== GIVEN REQUEST 1 ==
Decide whether each statement (a), (b) and (c) agrees with the travel list below, answering yes or no and quoting the words of the list that decide it. (a) The list is meant to demean one of the two cultures. (b) The different version of a napkin is rolls of toilet paper on the table. (c) The writers were mostly given chopsticks to eat with.

== SELECTED TEXT ==
• • • •

We have decided to compile of list of things that are called or used the same in Asia as in America, but somehow the interpretation is oh so very different!!  This list is certainly not meant to demean one culture or the other; it’s experiencing these differences that make us want and enjoy traveling.

 

Item

Same Same

But Different

Napkin

A usually square piece of cloth or tissue paper used at mealtimes to protect clothes and wipe the mouth.

Rolls of toilet paper on the table in a “Hello Kitty” type of holder.

Bathroom trash basket

A small container into which people can throw trash, especially paper.

A small container into which people throw trash, especially used toilet paper.

Garden hose

A flexible tube or pipe, often made of rubber or plastic, through which fluids such as water or gasoline can flow.

A hose with a dishwashing type spray attachment on the end next to the toilet, not to be used for dishwashing…

Utensils

A tool or container, especially one used in a kitchen.

Now you’re probably thinking I am going to mention something about chop sticks, nope.  We were mostly given a tablespoon and fork, hum, now those big pieces of pork curry that was just served to me: stab and hold with fork and pull apart with spoon or hold with spoon and pull with fork??

Bed

A piece of furniture on which to sleep, usually consisting of a rectangular frame with a mattress on top.

• • • •

== GIVEN REQUEST 2 ==
Count the lines of the rows below that contain the string "located", and give only the number.

(Collected data)
• • • •

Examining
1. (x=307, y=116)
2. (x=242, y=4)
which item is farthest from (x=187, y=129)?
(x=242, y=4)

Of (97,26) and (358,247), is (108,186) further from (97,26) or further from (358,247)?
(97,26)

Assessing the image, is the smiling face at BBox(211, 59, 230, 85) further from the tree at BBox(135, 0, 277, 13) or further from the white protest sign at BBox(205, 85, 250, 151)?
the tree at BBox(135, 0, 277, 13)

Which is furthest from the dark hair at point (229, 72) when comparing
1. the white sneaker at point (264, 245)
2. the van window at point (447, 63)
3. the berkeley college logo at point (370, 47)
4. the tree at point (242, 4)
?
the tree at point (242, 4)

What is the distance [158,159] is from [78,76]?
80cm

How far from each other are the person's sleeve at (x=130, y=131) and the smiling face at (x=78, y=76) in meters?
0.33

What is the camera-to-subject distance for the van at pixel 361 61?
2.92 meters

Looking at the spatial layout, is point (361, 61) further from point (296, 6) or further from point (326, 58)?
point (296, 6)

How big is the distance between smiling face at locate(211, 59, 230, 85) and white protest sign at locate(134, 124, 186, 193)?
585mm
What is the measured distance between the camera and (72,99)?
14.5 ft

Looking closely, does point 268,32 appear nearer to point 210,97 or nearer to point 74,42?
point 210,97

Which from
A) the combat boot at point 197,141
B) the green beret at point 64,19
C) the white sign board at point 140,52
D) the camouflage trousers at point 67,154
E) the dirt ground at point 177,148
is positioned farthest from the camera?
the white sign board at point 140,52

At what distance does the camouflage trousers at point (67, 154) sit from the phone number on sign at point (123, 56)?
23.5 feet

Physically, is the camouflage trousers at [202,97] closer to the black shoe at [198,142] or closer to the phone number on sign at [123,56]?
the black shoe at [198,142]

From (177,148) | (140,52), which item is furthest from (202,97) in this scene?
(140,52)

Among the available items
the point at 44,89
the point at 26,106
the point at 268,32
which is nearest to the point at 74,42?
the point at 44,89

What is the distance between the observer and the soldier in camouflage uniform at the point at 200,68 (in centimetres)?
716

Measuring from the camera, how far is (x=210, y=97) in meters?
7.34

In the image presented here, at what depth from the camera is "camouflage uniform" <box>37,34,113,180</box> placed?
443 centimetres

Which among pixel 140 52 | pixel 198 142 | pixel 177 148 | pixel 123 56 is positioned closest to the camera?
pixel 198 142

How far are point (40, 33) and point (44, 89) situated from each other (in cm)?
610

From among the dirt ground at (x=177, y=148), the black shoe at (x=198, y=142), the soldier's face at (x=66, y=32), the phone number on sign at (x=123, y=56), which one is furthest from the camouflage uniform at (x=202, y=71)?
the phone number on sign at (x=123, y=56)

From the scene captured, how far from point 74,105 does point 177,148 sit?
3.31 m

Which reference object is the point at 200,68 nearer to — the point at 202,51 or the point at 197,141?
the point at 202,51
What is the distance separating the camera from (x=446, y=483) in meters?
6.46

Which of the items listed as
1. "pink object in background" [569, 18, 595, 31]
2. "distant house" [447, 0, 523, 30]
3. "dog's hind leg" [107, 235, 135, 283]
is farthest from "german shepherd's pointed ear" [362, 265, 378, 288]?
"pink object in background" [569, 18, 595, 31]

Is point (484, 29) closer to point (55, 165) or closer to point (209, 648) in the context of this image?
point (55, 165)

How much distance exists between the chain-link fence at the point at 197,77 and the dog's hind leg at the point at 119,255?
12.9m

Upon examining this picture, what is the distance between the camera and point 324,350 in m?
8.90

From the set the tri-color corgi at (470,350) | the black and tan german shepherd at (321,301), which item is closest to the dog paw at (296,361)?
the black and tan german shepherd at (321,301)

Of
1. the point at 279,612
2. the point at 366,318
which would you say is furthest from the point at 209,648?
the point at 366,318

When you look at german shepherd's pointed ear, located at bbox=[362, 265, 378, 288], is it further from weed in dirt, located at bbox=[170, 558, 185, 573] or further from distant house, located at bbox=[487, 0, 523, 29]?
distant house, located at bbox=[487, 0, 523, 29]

• • • •

== WRITTEN RESPONSE 1 ==
(a) No: "This list is certainly not meant to demean one culture or the other"
(b) Yes: "Rolls of toilet paper on the table in a “Hello Kitty” type of holder."
(c) No: "We were mostly given a tablespoon and fork"

== WRITTEN RESPONSE 2 ==
2